Adotando os mesmos princípios de otimização da ação das soluções irrigantes usando instrumentos não afetados pelo contato com as paredes do canal, foi criado um instrumento feito de plástico acrilonitrilo butadieno estireno (ABS) chamado Easy Clean. O instrumento tem a ponta de calibre #25, e possui conicidade de .04 e uma seção transversal em forma de “asa de avião” com movimento reciprocante (KATO et al., 2016).

Um estudo recente concluiu que a ativação reciprocante com Easy Clean e EDTA 17% foi efetivo para remoção de debris nas regiões mais apicais do canal radicular, comparado à irrigação passiva ultrassônica (KATO et al., 2016). Portanto, esse sistema reciprocante pode ser escolhido entre as várias opções de dispositivos para auxiliar a irrigação (PRADO et al., 2017).

Segundo o fabricante, o protocolo de uso tem os seguintes passos: introduzir o instrumento Easy Clean e acionar por 20 segundos com NaOCl, por 3 vezes. Após, acionar da mesma maneira, mas com a troca do irrigante NaOCl por EDTA 17% e para finalizar, irrigação com NaOCl por 20 segundos, por 3 vezes, novamente (EASY EQUIPAMENTOS, 2022).

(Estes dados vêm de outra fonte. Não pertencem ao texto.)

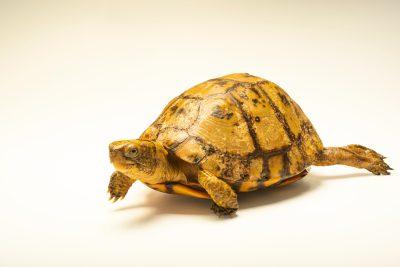 Photo: Yucatan box turtle (Terrapene carolina yucatana) at the Oklahoma City Zoo.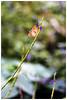 樺斑蝶    Danaus chrysippus (Alice 2017) Tags: hongkong 2017 winter nature butterfly flower bokeh sonya6000 a6000 sony adaptor manuallens emount contaxgmount gmount contax carlzeiss zeiss 90mmf28 ilce6000 sonnar plant saariysqualitypictures autofocus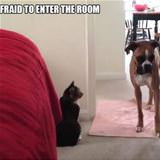 afraid to enter a room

3.3 SELF ADJUSTING FILE (SAF) (REDENT-NOVA, RA’NANA, ISRAEL):

O instrumento Self Adjusting File (SAF) foi introduzido no mercado em 2010 para alcançar uma completa limpeza e irrigação no formato tridimensional do canal radicular. A SAF permite uma contínua irrigação durante o preparo e tem um efeito benéfico de ativar a irrigação final enquanto realiza o preparo final (METZGER et al., 2010b). O sistema SAF funciona com a vibração de uma estrutura ligeiramente abrasiva com um movimento de entrada e saída que promove a remoção de dentina (HOF et al., 2010). O fluxo contínuo da solução irrigante através da lima, combinado com o movimento vibratório, pode ter um efeito sobre a capacidade de limpeza da lima (METZGER et al., 2010a).

Metzger et al. (2010 apud CAPAR et al., 2013) em 2010 (a) mostrou que o uso do sistema SAF combinado com NaOCl e EDTA resultou em uma superfície de dentina mais livre de smear layer do que outras partes do canal. Vários estudos recentes têm mostrado que o uso do sistema de limpeza e modelagem SAF aumentou a remoção do medicamento de hidróxido de cálcio nos modelos artificiais (CAPAR et al., 2013), guta percha residual após retratamento (ABRAMOVITZ et al., 2012) e biofilme bacteriano (LIN et al., 2013) assim como o aumento do debridamento de tecido pulpar (DE DEUS et al., 2011).

Segundo o fabricante, o instrumento SAF está disponível em três tamanhos de comprimento (21 mm, 25 mm e 31 mm) e dois diâmetros (1.5 mm e 2.0 mm). O diâmetro 1.5 mm é designado para canais com tamanho apical inicial entre #20 e #35, enquanto o diâmetro 2.0 é utilizado para canais com tamanho apical inicial entre #35 e #60, podendo ser utilizado em canais mais largos também (METZGER et al., 2010).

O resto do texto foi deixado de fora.